Ever wonder how long it really takes nail polish to dry? Or if there’s really a such thing as “chemical-free” nail polish? Yep, we did too! That’s why we’ve decided to debunk the nails myths you’ve heard, once and for all. We caught up with beauty insider Tricia Lee , owner of Polish Bar Brooklyn, to get the ultimate answers to all of the questions you’ve had about your nails!

1. True or False: It takes darker colors longer to dry than lighter 

This is typically true.

Yes, true… mainly because there is more pigment used to create the lush colors. They are essentially more dense, so it takes longer to dry down. But not all brands are the same. You always want to give polish adequate time to dry on the top, but then almost an hour to dry to the base. The reason is because it’s not just the polish, it’s the treatments (base/top coats) as well, and how thick or thin those items may be. Just put the phone down and give it time. Or wear the right shoes. I swear that Uggs boots were specifically created for winter pedicures.

2. True or False: Gel nails are healthier than acrylic 

This is sort of true.

“Healthier” nails are your own nails, period. Your skin, hair and nails need air and water to thrive. So when you cover or place tension on them, they are not the “healthier” option. But gel polishes are less damaging than acrylic. The biggest issue I have with gel polishes is “addiction.” My friends and clients love gel polishes, but I always remind them to give it a rest. Let your nails breathe a bit.

3. True or False: Peeling nails are a sign of poor nutrition

Possibly true.

This would depend on the person. If it is an ongoing concern, it may be linked to anything from Vitamin A to Iron deficiency to onychoschizia (the peeling of the nail bed). One factor is nutrition; another would be outside elements such as sun, water, or chemical damage. If there has been a change in your habits or environment, then you will see the effects of it. If it’s something linked to nutrition and deficiencies, you can and should get to the bottom of it, because it’s simply a sign of something more serious. I always tell clients, “Use your dermatologist for everything.” They’re not just there to treat acne and wrinkles. If something in the system has a “check engine” light on, they will find it.

4. True or False: Soaking your nails makes for a good manicure


It’s funny, because what’s great for a thorough cuticle treatment isn’t necessarily great for nail bed and polish. I would always suggest minimal soaking, and choosing salons that use treatments for their services, not just water and soap. A proper cuticle remover will soften the cuticle without soaking the nail.

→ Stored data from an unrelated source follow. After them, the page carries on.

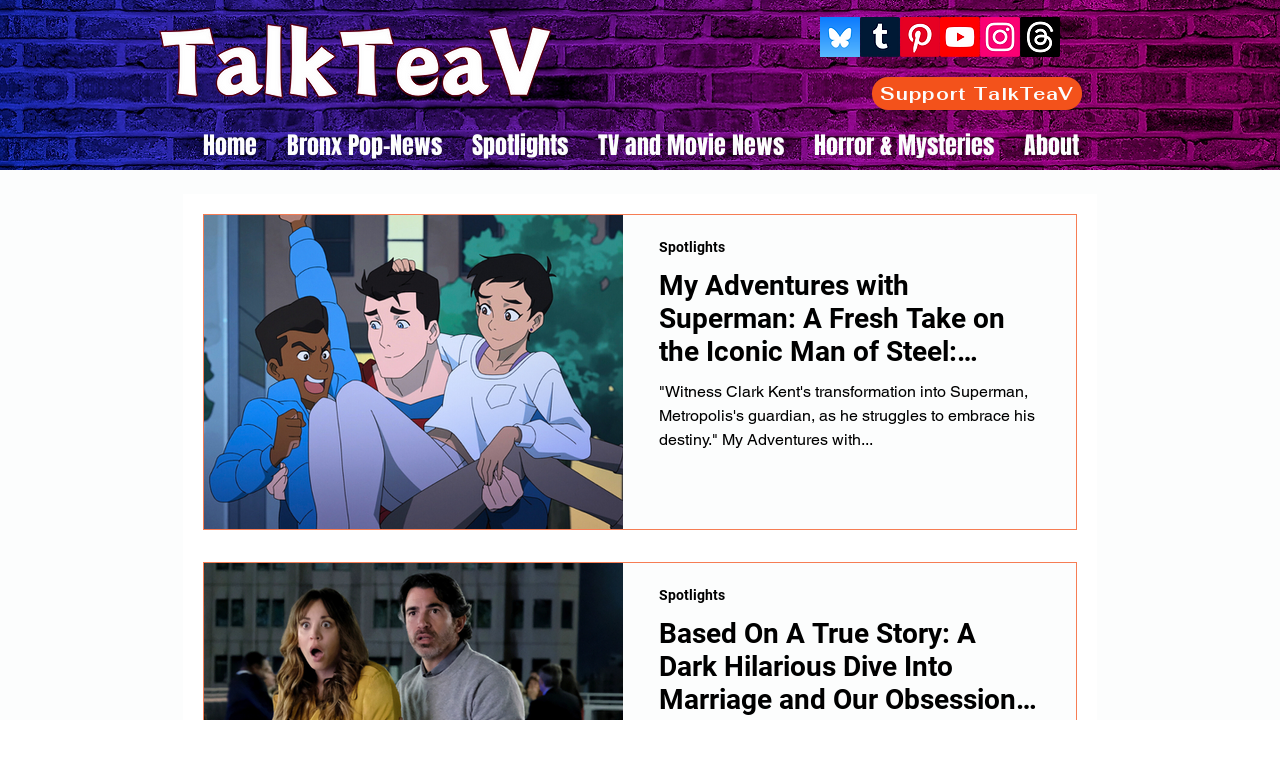

--- FILE ---
content_type: text/html; charset=utf-8
request_url: https://www.google.com/recaptcha/api2/aframe
body_size: 265
content:
<!DOCTYPE HTML><html><head><meta http-equiv="content-type" content="text/html; charset=UTF-8"></head><body><script nonce="p0Lo3m9kiwyHvipDw7sGfg">/** Anti-fraud and anti-abuse applications only. See google.com/recaptcha */ try{var clients={'sodar':'https://pagead2.googlesyndication.com/pagead/sodar?'};window.addEventListener("message",function(a){try{if(a.source===window.parent){var b=JSON.parse(a.data);var c=clients[b['id']];if(c){var d=document.createElement('img');d.src=c+b['params']+'&rc='+(localStorage.getItem("rc::a")?sessionStorage.getItem("rc::b"):"");window.document.body.appendChild(d);sessionStorage.setItem("rc::e",parseInt(sessionStorage.getItem("rc::e")||0)+1);localStorage.setItem("rc::h",'1768352356227');}}}catch(b){}});window.parent.postMessage("_grecaptcha_ready", "*");}catch(b){}</script></body></html>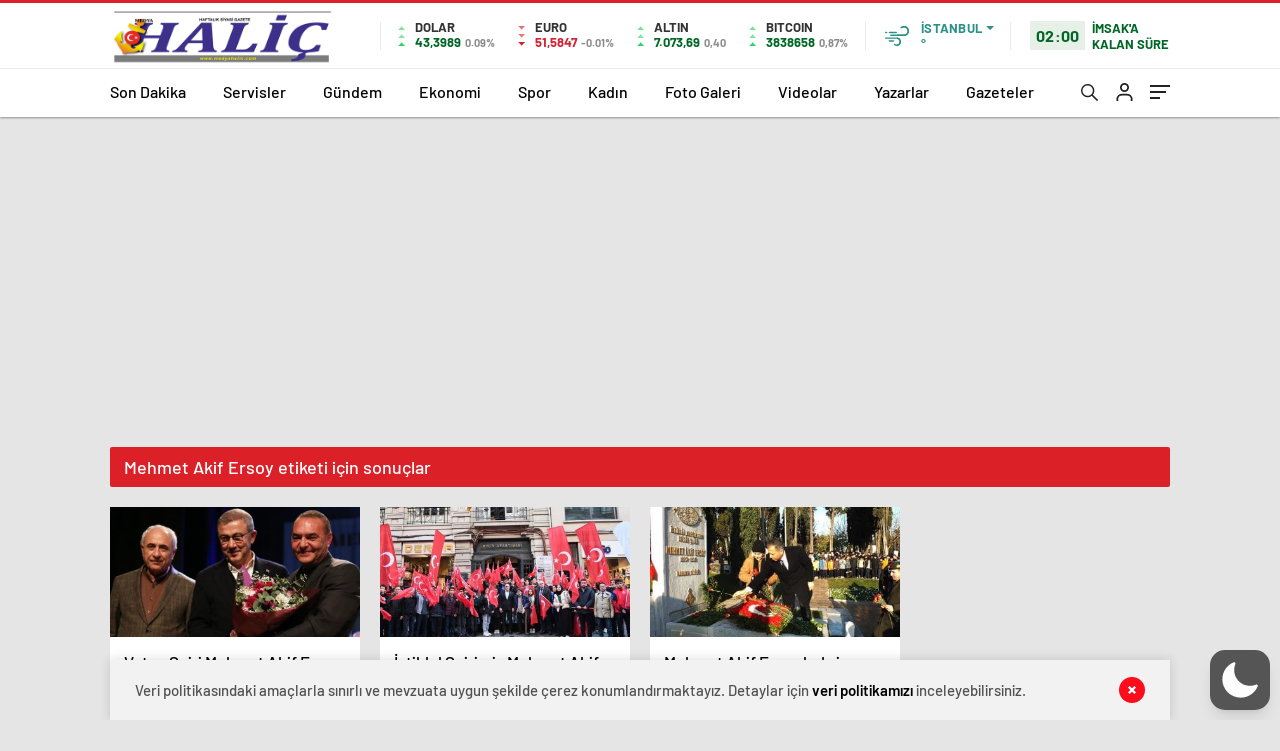

--- FILE ---
content_type: text/html; charset=utf-8
request_url: https://www.google.com/recaptcha/api2/aframe
body_size: 250
content:
<!DOCTYPE HTML><html><head><meta http-equiv="content-type" content="text/html; charset=UTF-8"></head><body><script nonce="V5XIJ45Aop_fQAfrPGoyiw">/** Anti-fraud and anti-abuse applications only. See google.com/recaptcha */ try{var clients={'sodar':'https://pagead2.googlesyndication.com/pagead/sodar?'};window.addEventListener("message",function(a){try{if(a.source===window.parent){var b=JSON.parse(a.data);var c=clients[b['id']];if(c){var d=document.createElement('img');d.src=c+b['params']+'&rc='+(localStorage.getItem("rc::a")?sessionStorage.getItem("rc::b"):"");window.document.body.appendChild(d);sessionStorage.setItem("rc::e",parseInt(sessionStorage.getItem("rc::e")||0)+1);localStorage.setItem("rc::h",'1770028743861');}}}catch(b){}});window.parent.postMessage("_grecaptcha_ready", "*");}catch(b){}</script></body></html>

5. True or False: Warm air dry nails faster than cool air


I would say cool air will dry faster. I do have warm/cold air fans at my salons, primarily because it’s cold in New York City. When you’re waiting for your pedi to dry, you don’t want to freeze. But the settings are moderate and don’t slow down the polish drying. After a few minutes, a quick dip in cold water can also speed the process.

6. True or False: There really is a such thing as “chemical-free” nail polish

False, but with explanation.

So many feathers will get ruffled with this question! This is it: there are common toxins used in polishes, that have always been used in polishes. They are toluene, DBP (dibutyl phthalate) and formaldehyde. But most companies are now “three-free” (which means they are creating formulations without these common toxins). More popular companies following the “three-free” formula include Zoya, Ginger & Liz and Butter London. Do polishes still have chemicals? Yes, they do, but you want to choose a “three-free” option, and know that only you can regulate what’s right for you by doing your own research.